■ Stated task 1 ■
Please reproduce the part of the snowplow insurance thread below starting at "I have mine" and ending at "by the year)".
■ Stated task 2 ■
In the snowplow insurance thread, what payment options does DanG say Farm & Family Insurance offers?

■ Quoted passage ■
# Need snowplowing Ins



## The Hammer (Sep 9, 2003)

I own a snowplowing company and it seems impossible to get ins, I have 5 loaders and 6 pickups. I take care of a few major businesses in town and my current company no longer carries insurance. Any thoughts can someone share there company names???


----------



## wxmn6 (May 23, 2001)

Alot of Plowsite members said that they have insurance through Erie Insurance. Just about every of them said that Erie Ins. has reasonable rates and had no problem with them.


----------



## DanG (May 20, 2000)

I have mine through Farm & Family Insurance in Glenmont ,NY.Rates are reasonable, and they have multiple payment opotions if you need them.(monthly,quarterly, or by the year)

Dan


----------



## Plow Babe (Feb 4, 2003)

We are currently with United Fire Group. I don't know if they are in NY or not. I have found it to be really beneficial over the years to have an independent insurance agent that I work with. They do the legwork in finding the coverage we need, and shop our policy every year to be sure we are getting the best deal for the best coverage. Also, as insurance companies stop covering for certain kinds of work, requiring us to change insurance carriers, I still keep my same agent that I have had for ten years - she understands our business and knows what we need, instead of having to forge new relationships with each carrier change.


----------



## BRL (Dec 21, 1999)

Welcome to Plowsite!

I believe NY has something similar to the Farm Bureau that we have here, and the Farm Family Insurance companies that work with that. Find them in NY & you should be set. Try using the Search button in the top right of your screen, as I believe NY Plowsiters have posted about them before. Good luck!

I had posted that on the other thread before I saw you double posted. Do the search or contact DanG for contact info for Farm Family.


----------



## Matthew Bowman (Sep 21, 2002)

I'm in the same situation as you, Hammer. Last year I tried Farm Bureau and they will not write snow plowing alone, like most others. Someone here in NY state must have an agent that can help with commercial (not residential) snowplowing. I can't believe that everyone that plows large commercial lots has another business that they can just add plowing onto. Getting the proper Insurance has been by far the greatest challenge I've had so far in the snow biz.


----------



## Mick (May 19, 2001)

Middlesex Mutual Assurance, just not sure they are in your area. If you are considering Allstate, you will want to check out the horror stories in Reader's Digest. I think it was Nov '02.


----------



## beherit316 (Aug 28, 2003)

BRL is right, definitely check out Farm family, I did and recently got a million dollar policy and commericial auto insurance for 3 hundred dollars cheaper then what I was paying for just a commercial auto policy.
Thanks again BRL, you were a great help!!!!


----------



## The Hammer (Sep 9, 2003)

Thanks keep names coming I'll try them till I get it!

■ Given entries ■
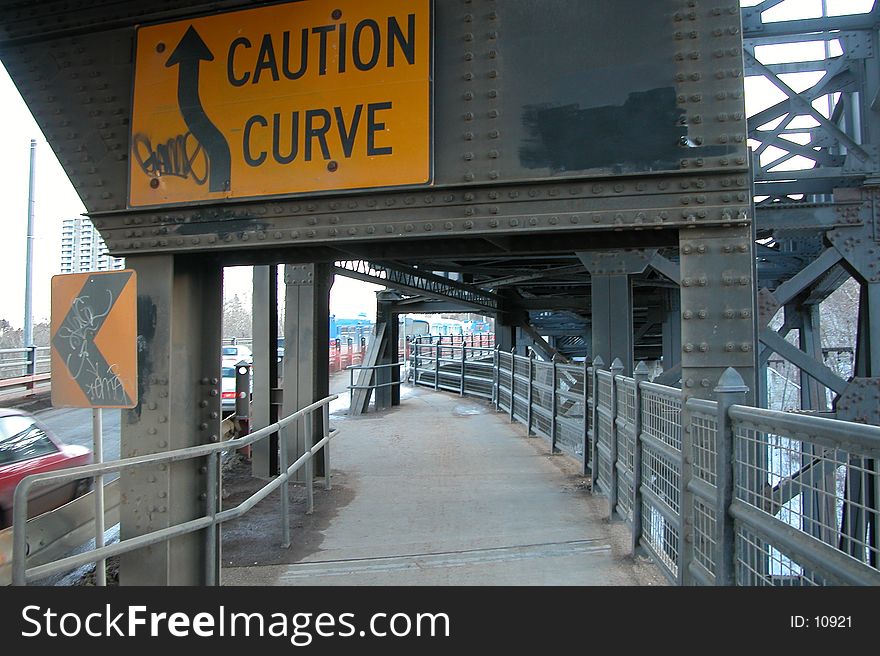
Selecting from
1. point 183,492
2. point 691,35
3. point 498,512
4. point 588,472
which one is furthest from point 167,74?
---
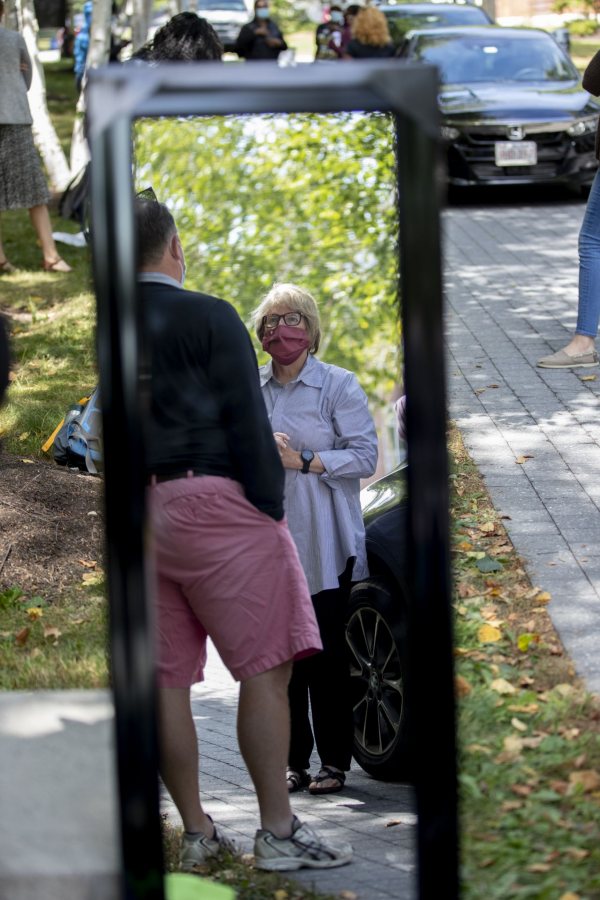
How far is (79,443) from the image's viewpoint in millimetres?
...
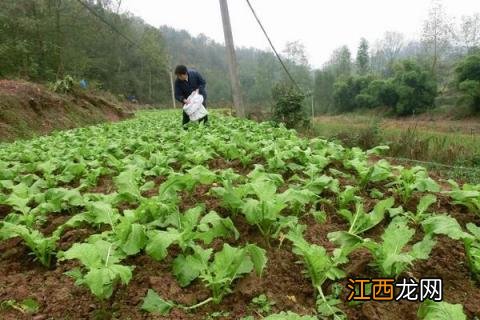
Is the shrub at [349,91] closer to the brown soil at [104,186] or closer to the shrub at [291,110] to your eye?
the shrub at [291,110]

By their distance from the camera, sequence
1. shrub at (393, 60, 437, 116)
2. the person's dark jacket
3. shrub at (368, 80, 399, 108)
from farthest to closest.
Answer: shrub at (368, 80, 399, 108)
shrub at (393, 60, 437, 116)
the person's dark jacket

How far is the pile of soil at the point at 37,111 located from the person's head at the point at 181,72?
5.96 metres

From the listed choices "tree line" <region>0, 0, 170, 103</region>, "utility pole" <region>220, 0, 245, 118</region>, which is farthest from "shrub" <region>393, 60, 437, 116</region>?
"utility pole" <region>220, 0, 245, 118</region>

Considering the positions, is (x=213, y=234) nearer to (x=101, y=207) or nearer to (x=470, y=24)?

■ Full output 1 ■
I have mine through Farm & Family Insurance in Glenmont ,NY.Rates are reasonable, and they have multiple payment opotions if you need them.(monthly,quarterly, or by the year)

■ Full output 2 ■
Monthly, quarterly, or by the year.